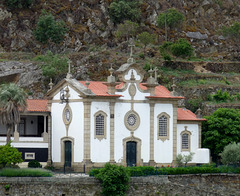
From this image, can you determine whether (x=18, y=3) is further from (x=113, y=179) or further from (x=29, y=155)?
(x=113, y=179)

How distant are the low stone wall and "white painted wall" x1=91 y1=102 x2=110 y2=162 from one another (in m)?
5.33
_ _ _ _
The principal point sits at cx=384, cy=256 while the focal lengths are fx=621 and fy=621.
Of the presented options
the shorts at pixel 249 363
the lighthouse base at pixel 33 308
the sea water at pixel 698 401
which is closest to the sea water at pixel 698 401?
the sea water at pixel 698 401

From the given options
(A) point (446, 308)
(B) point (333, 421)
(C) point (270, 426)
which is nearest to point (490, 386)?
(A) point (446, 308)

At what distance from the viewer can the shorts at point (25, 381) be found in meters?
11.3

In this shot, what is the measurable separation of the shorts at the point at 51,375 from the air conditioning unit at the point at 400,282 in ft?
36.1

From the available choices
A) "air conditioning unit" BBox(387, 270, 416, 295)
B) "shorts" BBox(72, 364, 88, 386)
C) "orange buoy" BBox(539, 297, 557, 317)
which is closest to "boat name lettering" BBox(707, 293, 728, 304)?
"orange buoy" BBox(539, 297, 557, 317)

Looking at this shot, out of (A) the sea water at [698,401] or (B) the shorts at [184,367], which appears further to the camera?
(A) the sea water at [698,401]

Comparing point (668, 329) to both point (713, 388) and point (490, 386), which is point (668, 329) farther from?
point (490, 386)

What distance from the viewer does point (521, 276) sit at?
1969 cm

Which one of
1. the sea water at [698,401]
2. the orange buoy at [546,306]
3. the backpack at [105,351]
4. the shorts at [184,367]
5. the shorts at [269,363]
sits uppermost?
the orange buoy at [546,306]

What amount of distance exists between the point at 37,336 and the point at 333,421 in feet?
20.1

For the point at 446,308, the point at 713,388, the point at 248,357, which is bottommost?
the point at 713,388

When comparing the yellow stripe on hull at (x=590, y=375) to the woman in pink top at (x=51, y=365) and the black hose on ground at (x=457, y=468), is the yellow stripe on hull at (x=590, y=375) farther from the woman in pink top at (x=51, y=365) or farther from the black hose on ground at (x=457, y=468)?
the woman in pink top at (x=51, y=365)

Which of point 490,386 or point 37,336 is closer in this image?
_ _ _ _
▶ Work to be completed:
Copy out everything from the line containing "What amount of" down to the line containing "Which of point", both of those lines included, keeping each line unchanged.

▶ Complete response:
What amount of distance exists between the point at 37,336 and the point at 333,421 in feet?
20.1

For the point at 446,308, the point at 713,388, the point at 248,357, which is bottommost?
the point at 713,388

When comparing the yellow stripe on hull at (x=590, y=375) to the woman in pink top at (x=51, y=365) and the black hose on ground at (x=457, y=468), is the yellow stripe on hull at (x=590, y=375) farther from the woman in pink top at (x=51, y=365) or farther from the black hose on ground at (x=457, y=468)?
the woman in pink top at (x=51, y=365)

Which of point 490,386 or point 37,336 is closer in this image?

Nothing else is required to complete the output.